Looking at individual groups at the expense of sounding like a broken record it was defensive in nature as the staples and utilities provided a solid one-two punch with the XLP and XLU adding 1.3 and .7%. In fact both of the two aforementioned groups were the best performing sector 4 of 5 days last week. Lagging very badly Friday was energy as the XLE slumped more than 2%, and it seems all but confirmed that the triple top dating back to late 2016 is now confirmed. It is on a 4 day losing streak and CLOSED just below its 50 day SMA. On a weekly basis the XLE was easily the worst actor falling 3.6%, just 3 weeks after the 4.5% drilling the week ending 5/25. The second worst space was the financials with the XLF losing 2.2% and the best performer was the XLY advancing 2%. Next week will be an interesting one as technology, via the XLK, could potentially complete a 3 week tight pattern as the last two CLOSED within just 4 pennies of each other.

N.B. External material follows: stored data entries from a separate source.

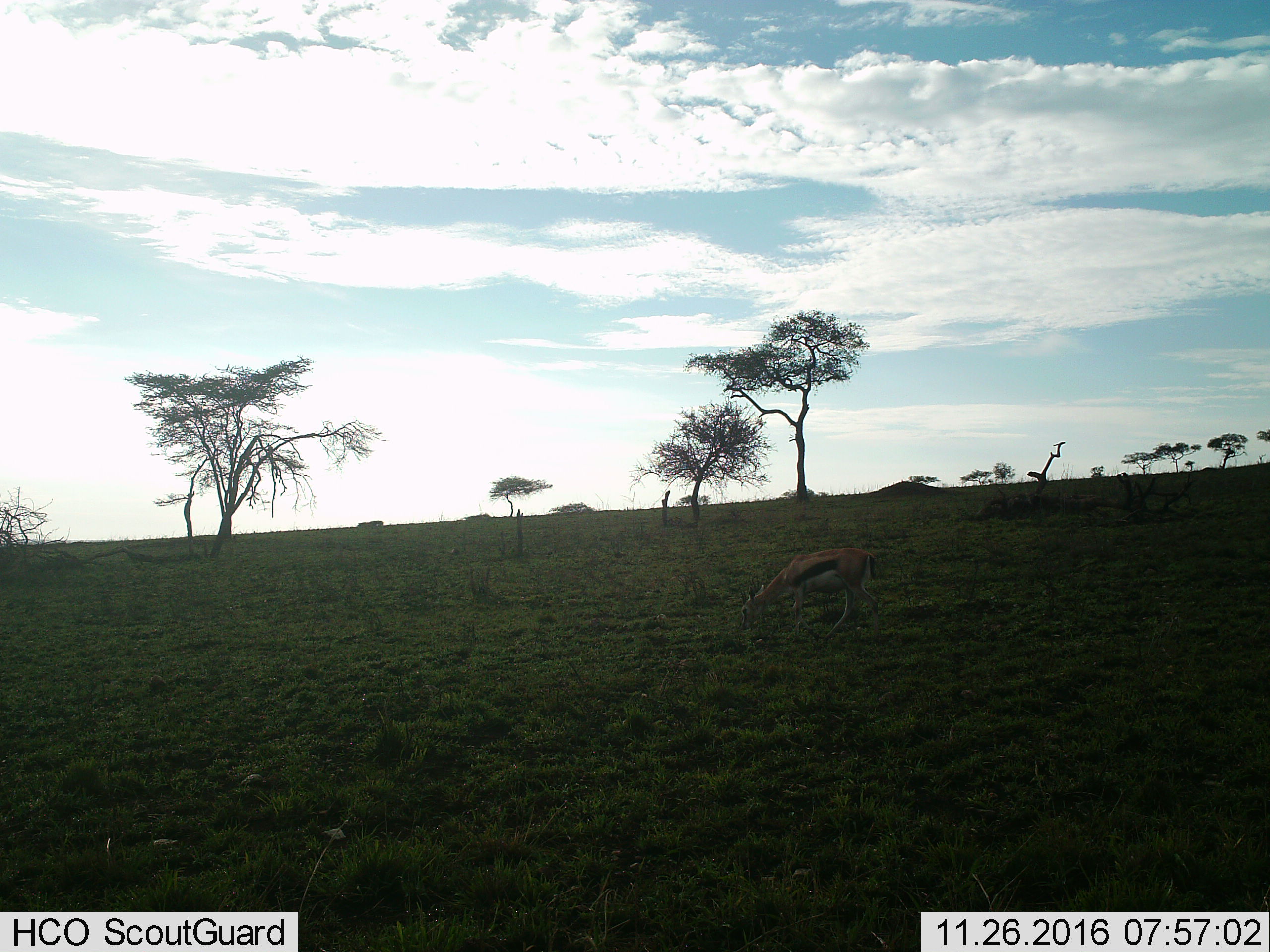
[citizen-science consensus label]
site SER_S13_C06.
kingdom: Animalia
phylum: Chordata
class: Mammalia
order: Artiodactyla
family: Bovidae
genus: Eudorcas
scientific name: Eudorcas thomsonii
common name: thomson's gazelle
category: gazellethomsons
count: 1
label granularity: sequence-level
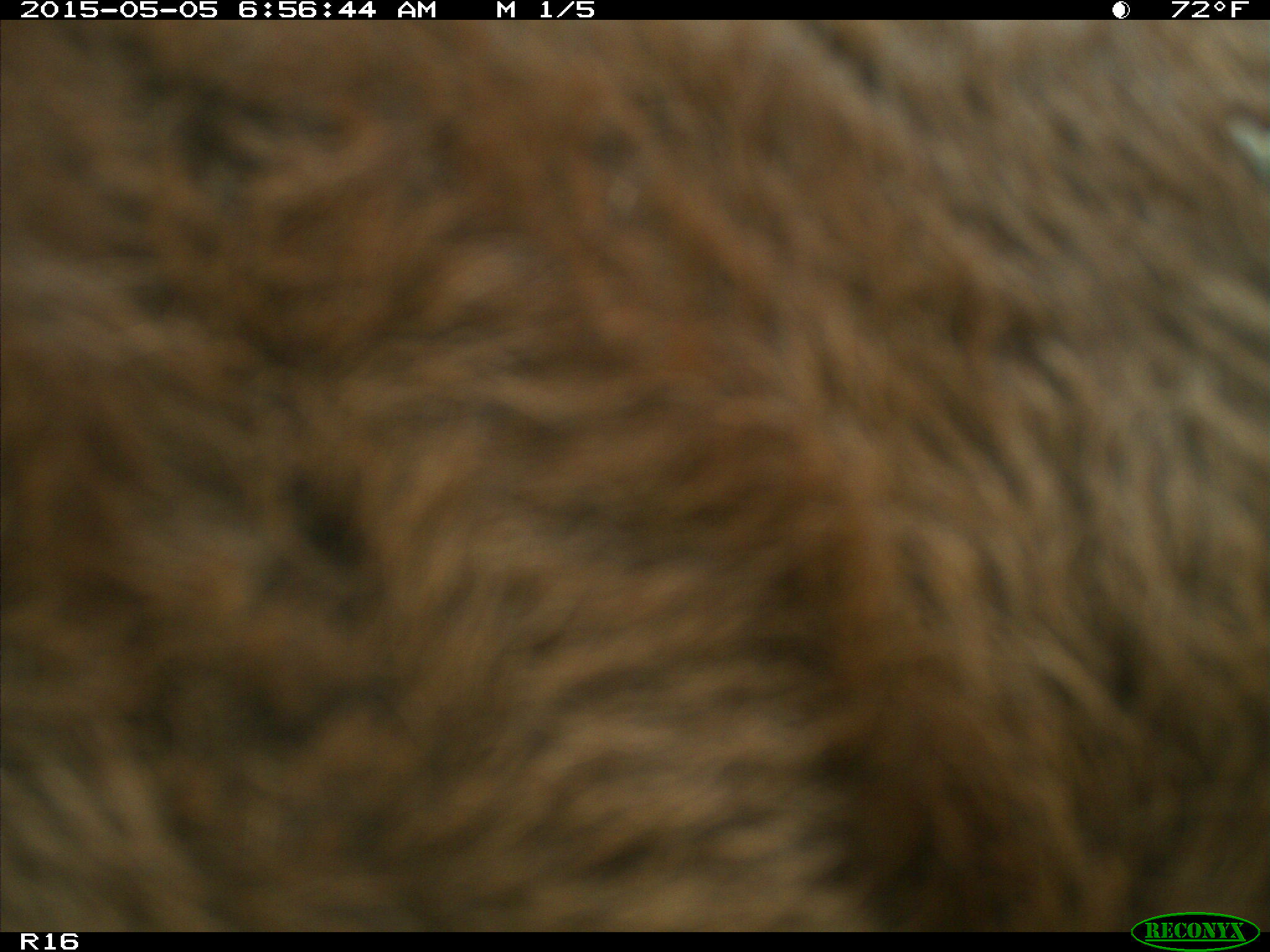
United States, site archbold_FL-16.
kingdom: Animalia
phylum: Chordata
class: Mammalia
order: Artiodactyla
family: Bovidae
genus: Bos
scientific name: Bos taurus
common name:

It has been said recently that consumers are spending their hard earned dollars differently than they have in the past. That was spoken about in the months prior to almost the entire retail space being under assault by AMZN. A lot has changed in 2018 as the XRT is now above a 49.19 cup base trigger taken out on 6/8 and the ETF recorded a bullish engulfing candle Friday, just 2 sessions after a bearish evening star was completed as it struggles with the round 50 number. But consumers overall have been spending money and that has also trickled down to the casual diners. We have seen CMG reclaim its best in breed status, SHAK has its groove back and below is the chart of BJRI and how it was presented in our Wednesday 5/29 Game Plan. It has more than doubled since the week ending 9/8/17 and has lost ground just 8 weeks so far this year. No indigestion here for long shareholders, pun intended.